-- Given text follows --

ENVIRONMENTAL PROTEC. INFO. CTR v. PACIFIC LUMBER CO.
301 F.Supp.2d 1102 (2004)
ENVIRONMENTAL PROTECTION INFORMATION CENTER, a non-profit corporation, Plaintiff,
v.
PACIFIC LUMBER COMPANY, a Delaware corporation; Scotia Pacific Company LLC, a Delaware corporation; Environmental Protection Agency, a federal agency; and Christine Todd Whitman, in her capacity as EPA Administrator, Defendants.
No. C 01-2821 MHP.
United States District Court, N.D. California.
January 23, 2004.
Michael R. Lozeau, Earthjustice Legal Defense Fund, Stanford, CA, Mark A. Rigau, U.S. Dept of Justice Environmental & Natural Resources Div., San Francisco, CA, Deborah A. Sivas, Earthjustice Legal Defense Fund, Stanford, CA, for Environmental Protection Information Cener.
Frank Shaw Bacik, John A. Behnke, Carter Behnke Oglesby & Bacik, Ukiah, CA, Christopher J. Carr, Stoel Rives LLP, San Francisco, CA, Bruce Stewart Flushman, Edgar B. Washburn, Stoel Rives LLP, San Francisco, CA, for Pacific Lumber Co.
Order Motion to DismissPATEL, Chief Judge.
On July 24, 2001, plaintiff Environmental Protection Information Center ("EPIC"), a non-profit environmental organization, brought a citizen-suit action under section 505(a) of the Clean Water Act ("CWA"), 33 U.S.C. § 1365(a), against Pacific Lumber Company and Scotia Pacific Lumber Company (collectively "PALCO"), the Environmental Protection Agency ("EPA"), and Christine Todd Whitman as EPA Administrator.1 EPIC's complaint alleges that PALCO violated the CWA, the Porter-Cologne Act, and California's Unfair Competition Law, Cal. Bus & Prof.Code § 17200 et seq., when it discharged pollutants without a CWA permit. For these alleged violations, EPIC seeks declaratory and injunctive relief, civil remedies, and restitution. On August 16, 2001, the court denied EPIC's motion for a temporary restraining order. PALCO and EPA subsequently filed separate motions to dismiss the action, and EPIC, in response, filed an amended complaint on September 24, 2001, adding a third claim challenging the nonpoint source provision of the relevant regulation. On June 6, 2003, the court denied EPA's motion to dismiss and denied PALCO's motion to dismiss in part, concluding that EPIC could pursue a claim under the Administrative Procedures Act ("APA") in this court and that EPIC's claim was not time-barred. On October 13, 2003, the court denied EPIC's motion for summary judgment on its third claim for relief, granting PALCO's and EPA's cross-motions and construing the relevant EPA regulation in a manner consistent with germane federal law.
Now before the court is PALCO's motion to dismiss EPIC's remaining claims under Federal Rule of Civil Procedure 12(b)(6). The court has considered the parties' arguments fully, and for the reasons set forth below, the court rules as follows.

-- Given text concluded --
-- Records follows --

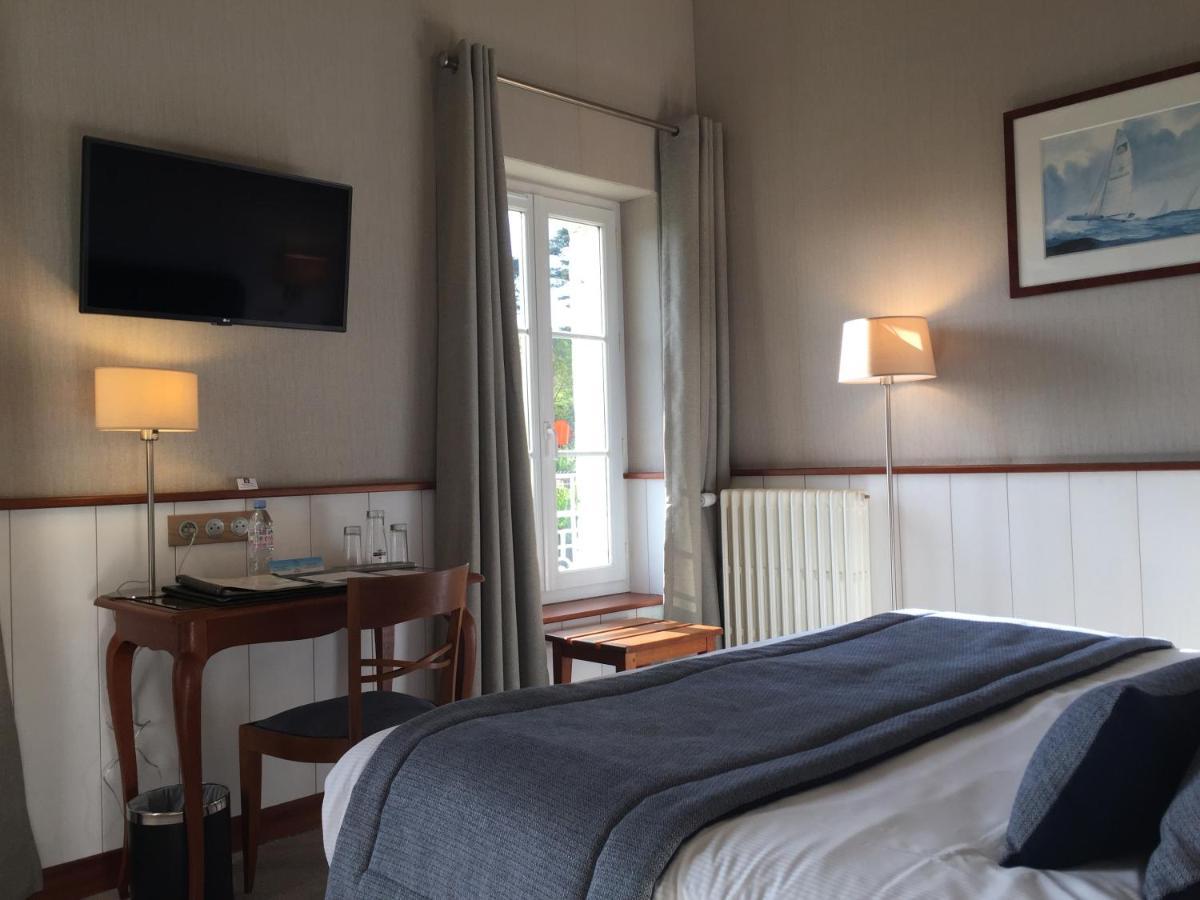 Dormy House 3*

-- Records concluded --
-- Records follows --

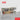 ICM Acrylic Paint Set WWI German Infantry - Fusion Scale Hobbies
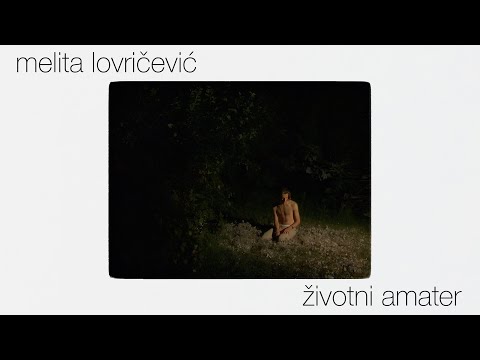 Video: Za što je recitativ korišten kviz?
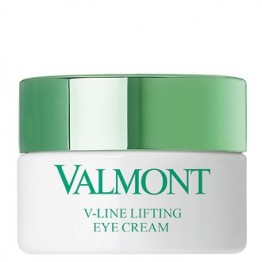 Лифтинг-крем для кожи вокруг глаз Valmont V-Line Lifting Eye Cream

-- Records concluded --
-- Records follows --

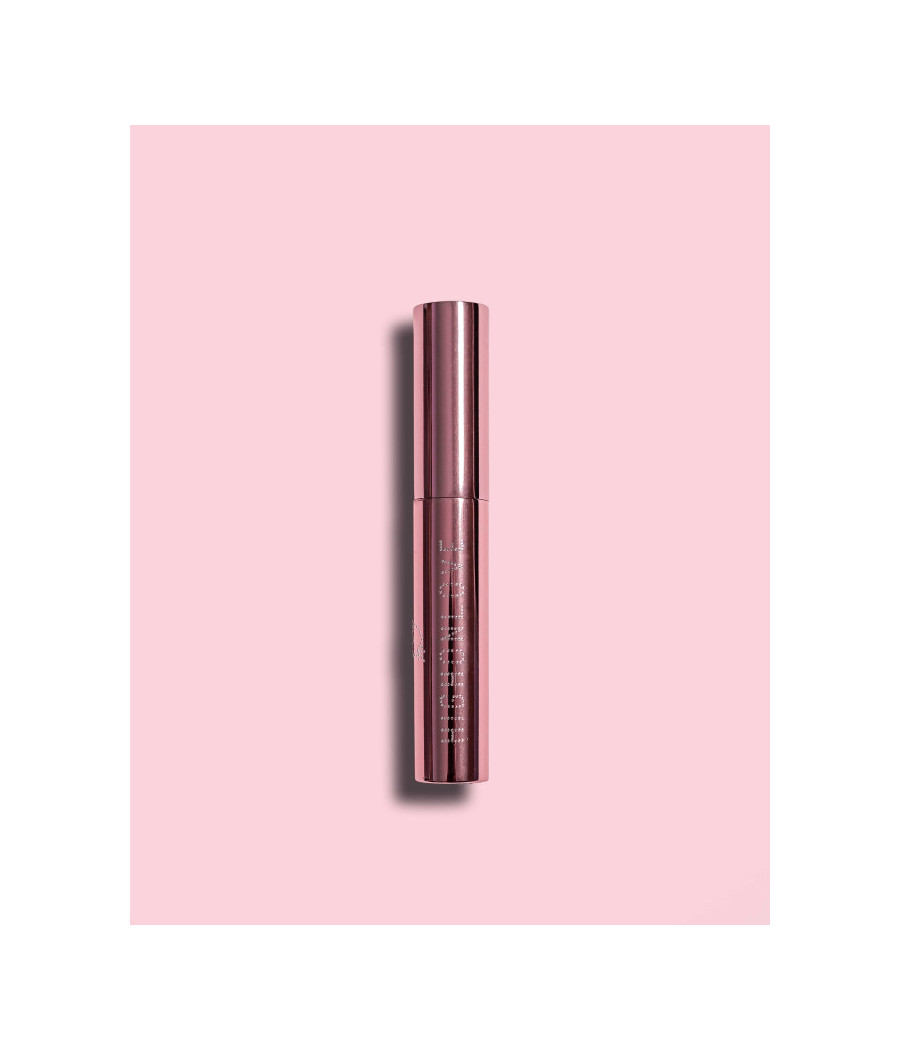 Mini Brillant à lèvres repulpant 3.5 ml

-- Records concluded --

Required action 1: Repeat the court order from "No. C 01-2821" through "DismissPATEL, Chief Judge.", swapping "San Francisco" for "Oakland".
Required action 2: Carry on the court order on the motion to dismiss from the point where it stops.

Answer box 1:
No. C 01-2821 MHP.
United States District Court, N.D. California.
January 23, 2004.
Michael R. Lozeau, Earthjustice Legal Defense Fund, Stanford, CA, Mark A. Rigau, U.S. Dept of Justice Environmental & Natural Resources Div., Oakland, CA, Deborah A. Sivas, Earthjustice Legal Defense Fund, Stanford, CA, for Environmental Protection Information Cener.
Frank Shaw Bacik, John A. Behnke, Carter Behnke Oglesby & Bacik, Ukiah, CA, Christopher J. Carr, Stoel Rives LLP, Oakland, CA, Bruce Stewart Flushman, Edgar B. Washburn, Stoel Rives LLP, Oakland, CA, for Pacific Lumber Co.
Order Motion to DismissPATEL, Chief Judge.

Answer box 2:
In its opinion of October 14, 2003, the court set forth in significant detail the
factual and procedural histories of this action. To give context and shape to the court's consideration of PALCO's motion to dismiss, the court repeats much of this background here.
1. Pursuant to Federal Rule of Civil Procedure 25(d)(1), Michael Leavitt, new Administrator of EPA, automatically replaces his predecessor in this suit. See Fed.R.Civ.P. 25(d)(1).
2. Unless otherwise noted, this fact recitation is culled from the parties' moving papers.
3. Both Pacific Lumber and Scotia Pacific Lumber Company are Delaware corporations; both maintain principal places of business in Scotia, California.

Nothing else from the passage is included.